可愛いあの娘は失語症 | ナノ

小狡いわたしの作り病


「あっ、こんばんは。苗字です」
『名前ちゃん、都合悪いんなら掛け直すけど……』
「今ちょうど一人なので大丈夫です」

 着信音が鳴る度にあの家に引き戻されるのかと頭が痛くなって、別の誰かの名前の表示を見る都度に苗字家に自分は必要ないのだと胸が痛くなる。
 とは言え電話の向こう側、佐一さんにわたしの事情は関係ない。いったん深呼吸をしてコンロと換気扇を止めた(今日の鶏肉、うまいこと蒸し焼きになればいいのだが)。

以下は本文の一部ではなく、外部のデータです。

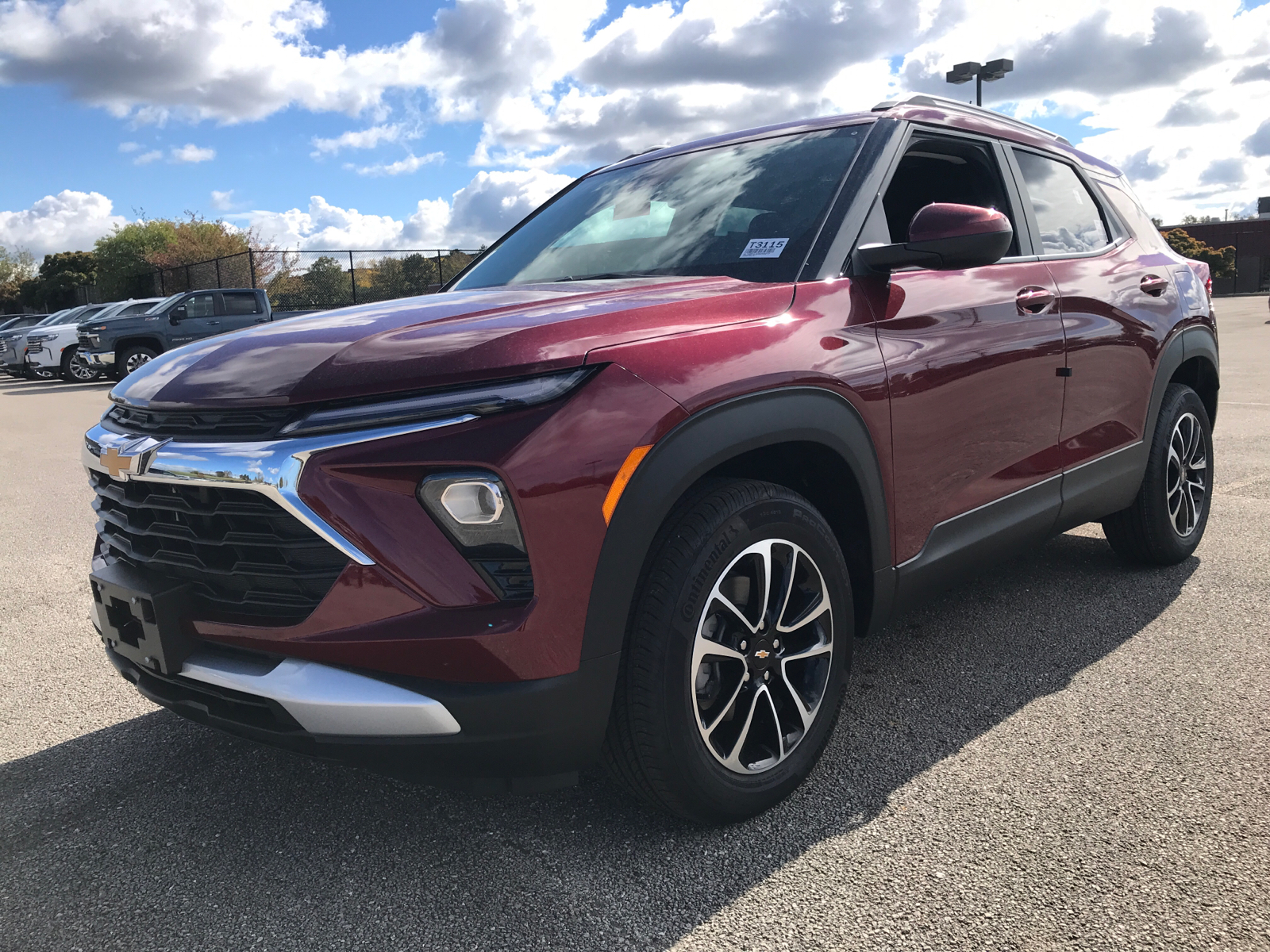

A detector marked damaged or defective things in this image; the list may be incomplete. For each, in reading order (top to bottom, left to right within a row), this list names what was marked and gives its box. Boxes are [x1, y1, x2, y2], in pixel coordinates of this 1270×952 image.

『この前はありがとう。梅……お客さん喜んでくれたよ』
「あっ、それならよかったです」
『やっぱ女の子のことは女の子に聞かなきゃだめだね。助かったよ』

 先日のエプロンは非常に喜ばれたらしく、その時の反応とか、感想とかを仔細に佐一さんは語ってくれている。どんな気持ちで聞いたらいいんだろう。素直に羨ましいと言えたら昨日みたいな思いをしなくて済んだのかもしれない。
 自分が思っていることをそのまんま相手に伝えるのはあまり褒められた行為では無いのだ。昔、クラスの男子が友達に意地悪していたのを怒ったことがある。好きなら好きって言わないとダメだよとか、そんな感じのことを言ったら友達の方からも怒られてしまった。人間関係、とりわけ男女はナイーブで他人はおろか本人も軽々しく口にしてはいけないのである。

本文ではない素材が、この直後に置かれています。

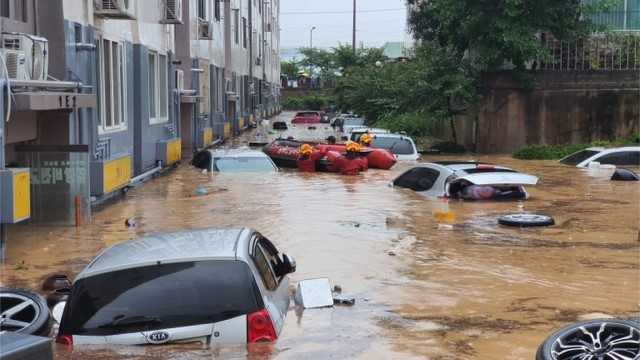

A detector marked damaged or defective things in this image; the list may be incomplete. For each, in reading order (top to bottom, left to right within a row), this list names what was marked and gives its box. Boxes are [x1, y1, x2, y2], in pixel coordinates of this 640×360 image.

overturned car [392, 162, 536, 201]
heavy rainfall damage [1, 111, 640, 358]
detached tire [0, 288, 50, 336]
detached tire [536, 320, 640, 358]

『それで、この前話してたお礼なんだけどさ。今度の土曜日って時間あるかな』
「今のところは特に予定ありませんし、大丈夫です」
『よかった。そしたら詳しいことは後で送るから。……あと』
「あと?」

 大きなため息のような息遣いが受話器越しに耳に伝わる。

『……今度は』
「名前、風呂上がったぞ」
「うわっ!」

 史上最悪のタイミングで尾形さんがリビングのドアーを開けた。彼はわたしなんかに協力してくれる心優しいボランティアなのだ。だからそのまま話しても差し支え無いはずなのに、髪を下ろしたその姿を見ると何か途方もなく後ろめたいことをしているような気持ちになって「そしたらまた土曜日に」と電話を無理やり切ってしまった。
 わたしは一体何に操を立てているんだろう。当然鶏肉は生焼け状態にあり慌てて火にかけた。スープだけは出来ているから先に器に盛って、そのタイミングで炊飯器のスイッチを押していなかったことに気が付いた。

「すみません、あの、委員会の友達から電話がかかってきてて、まだご飯できてなくて……」
「忙しいのに悪いな。休みなんだしたまには学校の奴と遊びに行けよ」
「えっと、あ、それなんですけど!」

 わたしは何をしているんだろう。尾形さんの気遣いを不意にしようとしている。わたしは、その上嘘を吐こうとしている。

「今度の土曜日、委員会の友達と遊びに行ってきます! それで、さっきのはその電話で……」
「そうか。せっかく門限ねえんだしゆっくりしろよ」
「それもそう、ですね……遅くなるかもしれないです」

 わたしは嘘を吐いた。
 そもそもあんなことがあったのに普段通りに接することなんてできるはずが無いのだ。法律違反だ。尾形さんは大人でわたしは子供である。
 夕方ギリギリまで疲れて眠って、起きたときに110番しなかったのはわたしから強請った後ろめたさだけが理由でないことになら気付いている。本当は今日も、委員会の帰りに友達にお泊まり会に誘われていた。けれど尾形さんのいるこの家に帰りたかったのだ。

「何か手伝えることがあるなら言えよ」
「あっ……そしたらえっと、洗濯物取り込んでていただけたら助かります。畳んだり片すのはわたしがするので」

 断った理由も無かったことにしようとしている理由も簡単だ。もし態度を変えてしまえば尾形さんはきっとよそよそしくなって、家に帰るように促すだろう。
 尾形さんに協力をしてもらえなくなるのが嫌だったわけでも家に帰りたく無かったわけでも無いんだ。尾形さんと一回でも離れてしまえばもう二度と会えなくなるような気がしている。わたしは、この人と離れるのが怖いのだ。